[Records for this exercise]

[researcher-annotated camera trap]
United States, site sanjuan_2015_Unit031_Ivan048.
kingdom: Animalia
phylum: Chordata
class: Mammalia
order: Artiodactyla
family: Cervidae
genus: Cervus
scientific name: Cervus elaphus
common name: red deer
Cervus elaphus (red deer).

[/Records for this exercise]

Task instructions -
Reproduce every line of the data exactly as it was written.

Response -
[researcher-annotated camera trap]
United States, site sanjuan_2015_Unit031_Ivan048.
kingdom: Animalia
phylum: Chordata
class: Mammalia
order: Artiodactyla
family: Cervidae
genus: Cervus
scientific name: Cervus elaphus
common name: red deer
Cervus elaphus (red deer).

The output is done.